TOP GUN: MAVERICK
With Top Gun: Maverick now released all over the world, our team is excited that a true classic film has been brought to the modern era. We are lucky to have Top Gun within our licensing portfolio, allowing us to make stunning designs using all your favourite characters in the action pact movie.
Listed below are 5 reasons why we think Top Gun is an unmissable experience:
It feels like an analog movie in a digital era
Top Gun: Maverick resurrects the notions of a movie made in the 80s but brought to the 21st century. The movie radiates old-school sincerity throughout, refusing to undercut its emotive scenes with a tiresomely self-conscious quip. Although there are jokes, brilliant ones, throughout the movie, they’re timed in such a way that chimes with the narrative, and it never feels like the movie is getting self-consciously embarrassed about its mushiness on the audience’s behalf. The pacing of director Joseph Kosinski’s editing is incredible, allowing us to take in the various character arcs and set pieces without boredom setting in.

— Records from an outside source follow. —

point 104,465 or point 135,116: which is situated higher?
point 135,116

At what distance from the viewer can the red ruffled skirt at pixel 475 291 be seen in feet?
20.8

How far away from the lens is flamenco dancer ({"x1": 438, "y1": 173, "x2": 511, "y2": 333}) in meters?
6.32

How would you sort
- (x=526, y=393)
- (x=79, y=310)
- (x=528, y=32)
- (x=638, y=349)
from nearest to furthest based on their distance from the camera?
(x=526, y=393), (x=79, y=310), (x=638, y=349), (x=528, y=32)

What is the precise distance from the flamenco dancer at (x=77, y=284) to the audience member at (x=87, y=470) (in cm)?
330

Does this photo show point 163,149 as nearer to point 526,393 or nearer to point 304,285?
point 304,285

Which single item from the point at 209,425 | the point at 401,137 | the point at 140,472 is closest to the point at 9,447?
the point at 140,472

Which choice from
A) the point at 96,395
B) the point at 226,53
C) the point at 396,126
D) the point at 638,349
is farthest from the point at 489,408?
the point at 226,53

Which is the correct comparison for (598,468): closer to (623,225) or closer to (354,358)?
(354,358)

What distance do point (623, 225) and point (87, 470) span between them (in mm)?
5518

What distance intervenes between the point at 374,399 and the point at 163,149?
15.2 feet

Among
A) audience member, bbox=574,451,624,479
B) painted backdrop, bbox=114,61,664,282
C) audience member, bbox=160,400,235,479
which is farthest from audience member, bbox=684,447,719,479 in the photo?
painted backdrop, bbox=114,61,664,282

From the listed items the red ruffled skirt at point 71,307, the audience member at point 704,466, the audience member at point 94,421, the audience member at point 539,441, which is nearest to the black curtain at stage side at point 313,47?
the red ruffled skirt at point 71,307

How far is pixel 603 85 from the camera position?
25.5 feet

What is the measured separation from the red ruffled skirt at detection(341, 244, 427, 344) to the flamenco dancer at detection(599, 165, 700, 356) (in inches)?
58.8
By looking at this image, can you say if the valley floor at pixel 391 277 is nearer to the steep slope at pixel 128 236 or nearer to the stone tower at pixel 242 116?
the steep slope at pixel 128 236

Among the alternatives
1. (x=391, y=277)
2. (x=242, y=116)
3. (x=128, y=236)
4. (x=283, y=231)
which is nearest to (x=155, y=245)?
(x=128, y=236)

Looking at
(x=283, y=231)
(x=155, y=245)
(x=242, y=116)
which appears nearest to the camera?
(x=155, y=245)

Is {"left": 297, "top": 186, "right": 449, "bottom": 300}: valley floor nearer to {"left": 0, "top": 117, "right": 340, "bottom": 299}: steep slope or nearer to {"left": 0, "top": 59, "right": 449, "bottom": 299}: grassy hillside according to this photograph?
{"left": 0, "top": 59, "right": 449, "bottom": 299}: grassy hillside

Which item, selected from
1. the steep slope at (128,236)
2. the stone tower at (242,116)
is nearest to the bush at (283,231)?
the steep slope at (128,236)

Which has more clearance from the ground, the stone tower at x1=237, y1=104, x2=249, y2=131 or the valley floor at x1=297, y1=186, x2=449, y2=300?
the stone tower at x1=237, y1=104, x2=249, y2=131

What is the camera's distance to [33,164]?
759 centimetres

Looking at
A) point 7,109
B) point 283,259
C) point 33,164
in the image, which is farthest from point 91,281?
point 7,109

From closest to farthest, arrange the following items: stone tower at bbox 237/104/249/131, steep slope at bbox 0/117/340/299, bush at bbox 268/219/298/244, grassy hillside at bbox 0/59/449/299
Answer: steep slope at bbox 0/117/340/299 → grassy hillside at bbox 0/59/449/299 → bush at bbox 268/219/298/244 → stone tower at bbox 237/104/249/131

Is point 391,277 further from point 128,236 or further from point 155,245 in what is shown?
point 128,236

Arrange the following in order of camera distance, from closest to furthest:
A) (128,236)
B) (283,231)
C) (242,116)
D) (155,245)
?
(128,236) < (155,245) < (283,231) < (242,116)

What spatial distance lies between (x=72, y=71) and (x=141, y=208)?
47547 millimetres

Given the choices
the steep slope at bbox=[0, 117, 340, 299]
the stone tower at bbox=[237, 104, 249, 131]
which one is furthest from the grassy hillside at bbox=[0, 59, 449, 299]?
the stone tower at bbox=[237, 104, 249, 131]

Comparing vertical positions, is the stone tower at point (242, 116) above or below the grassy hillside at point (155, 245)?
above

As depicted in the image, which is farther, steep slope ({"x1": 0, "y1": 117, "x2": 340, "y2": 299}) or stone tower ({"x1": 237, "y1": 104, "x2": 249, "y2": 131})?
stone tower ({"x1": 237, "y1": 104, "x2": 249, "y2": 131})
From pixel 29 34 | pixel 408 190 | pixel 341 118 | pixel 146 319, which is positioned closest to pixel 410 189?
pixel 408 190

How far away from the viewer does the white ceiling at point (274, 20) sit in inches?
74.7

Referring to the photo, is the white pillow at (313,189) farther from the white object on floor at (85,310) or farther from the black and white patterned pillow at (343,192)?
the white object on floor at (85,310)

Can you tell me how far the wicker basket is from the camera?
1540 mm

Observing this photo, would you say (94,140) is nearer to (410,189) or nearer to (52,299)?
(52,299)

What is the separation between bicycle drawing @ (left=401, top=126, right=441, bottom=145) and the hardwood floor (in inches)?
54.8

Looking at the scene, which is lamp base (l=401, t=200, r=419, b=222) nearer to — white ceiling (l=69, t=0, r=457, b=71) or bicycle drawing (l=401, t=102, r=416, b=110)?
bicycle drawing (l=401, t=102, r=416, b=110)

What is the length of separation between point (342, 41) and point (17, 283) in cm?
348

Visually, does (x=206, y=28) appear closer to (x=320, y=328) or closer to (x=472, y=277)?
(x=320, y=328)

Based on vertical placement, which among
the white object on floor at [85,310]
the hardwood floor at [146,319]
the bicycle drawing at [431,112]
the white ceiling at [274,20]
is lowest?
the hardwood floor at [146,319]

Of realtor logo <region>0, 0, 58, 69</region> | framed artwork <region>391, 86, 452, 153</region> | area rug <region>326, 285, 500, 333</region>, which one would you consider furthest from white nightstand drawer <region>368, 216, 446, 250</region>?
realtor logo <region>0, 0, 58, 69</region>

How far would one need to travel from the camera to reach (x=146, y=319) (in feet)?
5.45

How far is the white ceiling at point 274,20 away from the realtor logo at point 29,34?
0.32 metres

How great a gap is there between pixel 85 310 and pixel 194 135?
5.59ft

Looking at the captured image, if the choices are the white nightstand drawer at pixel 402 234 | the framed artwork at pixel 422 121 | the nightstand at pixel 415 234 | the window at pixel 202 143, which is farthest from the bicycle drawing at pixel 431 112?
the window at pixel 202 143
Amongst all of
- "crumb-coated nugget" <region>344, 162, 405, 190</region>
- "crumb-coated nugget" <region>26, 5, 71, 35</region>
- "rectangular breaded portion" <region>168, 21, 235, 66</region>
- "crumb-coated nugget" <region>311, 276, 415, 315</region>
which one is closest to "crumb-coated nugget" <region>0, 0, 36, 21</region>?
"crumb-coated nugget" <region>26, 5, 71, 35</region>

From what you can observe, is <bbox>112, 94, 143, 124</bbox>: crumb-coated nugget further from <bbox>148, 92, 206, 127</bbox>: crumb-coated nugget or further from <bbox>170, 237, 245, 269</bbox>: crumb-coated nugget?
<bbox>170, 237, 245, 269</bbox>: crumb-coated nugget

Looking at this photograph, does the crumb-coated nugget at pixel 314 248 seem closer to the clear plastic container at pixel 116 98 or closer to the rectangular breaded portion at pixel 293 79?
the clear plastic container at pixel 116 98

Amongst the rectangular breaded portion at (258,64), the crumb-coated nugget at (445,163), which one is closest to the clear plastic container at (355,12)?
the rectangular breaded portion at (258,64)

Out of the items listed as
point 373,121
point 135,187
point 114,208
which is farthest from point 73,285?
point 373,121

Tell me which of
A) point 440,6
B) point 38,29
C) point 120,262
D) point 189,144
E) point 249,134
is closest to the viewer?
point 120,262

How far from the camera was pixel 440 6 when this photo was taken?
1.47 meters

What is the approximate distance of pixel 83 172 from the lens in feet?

Tom Cruise re-asserts his position as the chief aviator
It’s been 36 years since Cruise last bestrode the screen as the grinning Pete ‘Maverick’ Mitchell. The original Top Gun cemented Tom Cruise as a brand in and of his own right, and he seems to be part of a dying breed of old-school movie star. The opening scene in Top Gun: Maverick reveals an isolated Maverick working on a prop aircraft in a Mojave Desert hangar. It can be seen as a self-referential statement as to who Cruise really is. He’s long been an actor fiercely, even scarily, dedicated to the practical craft of acting and stuntwork, a technician who may threaten to get lost amidst the CGI clutter of modern-day filmmaking. But it’s the combination of that self-mocking humour, combined with a surprisingly emotive sense of Maverick’s vulnerabilities that really sells us on Maverick’s return.

The in-flight footage is truly gripping
Lensed by Claudio Miranda in IMAX, the aerial sequences in Top Gun: Maverick make the original movie look like a child’s simulation. With the advance of IMAX technology, drone footage and digital capture, the interior of an F-14 Tomcat fighter jet has never felt more tactile. The film is goosed by the fact that this was all done for real. When we can relax into the idea of practical effects and stunts, it invests us more in the drama. We’re made all the more aware that actors and stunt persons went the extra mile, potentially risking life and limb in the process. By threading in the aerial sequences bit by bit over the course of two hours, Kosinski and Cruise have us anticipating the remarkable climactic sequence long before it arrives. And when it does, rest assured, one’s heart will be in one’s mouth.
The young cast members inhabit their roles in fascinating ways
Without giving anything away, Miles Teller is superb as the conflicted Rooster, the son of Maverick’s late wingman Goose (Anthony Edwards). The on-screen history between Rooster and Maverick adds soulful depth to Top Gun: Maverick, albeit in broad strokes ways with massive, emotive close-ups often filling the screen in the manner of a Spaghetti Western. However, this is part and parcel of what makes the movie so charming. Not to be outdone, Glen Powell also shines in his role as Hangman, the cocky and presumptive heir apparent to Maverick’s one-time Top Gun crown. And yet even his character gets moments of sensitivity and heartbreak.
The soundtrack hits all the right notes
The original Top Gun had Kenny Loggins, Berlin and Harold Faltermeyer. Minus the presence of Berlin, the gang is back together for Top Gun: Maverick, this time bolstered by Oscar-winning Dune composer Hans Zimmer and score producer Lorne Balfe. There are, of course, strategic blasts of Faltermeyer and Loggins’ work, the latter’s ‘Danger Zone’ bound to evoke nostalgic cheers during an early sequence. Appropriately enough, Zimmer and Balfe’s score feels like it was pulled from the early synth era that was contemporaneous with the original Top Gun, washing over us in waves of ambient warmth before occasionally pounding with aggressive drums during the combat sequences. And just when we thought it couldn’t get any better, Lady Gaga arrives to deliver her stirring end credits number, ‘Hold My Hand’, which becomes an anthem of empowering nostalgia. Are we sensing another Best Original Song Oscar in the works?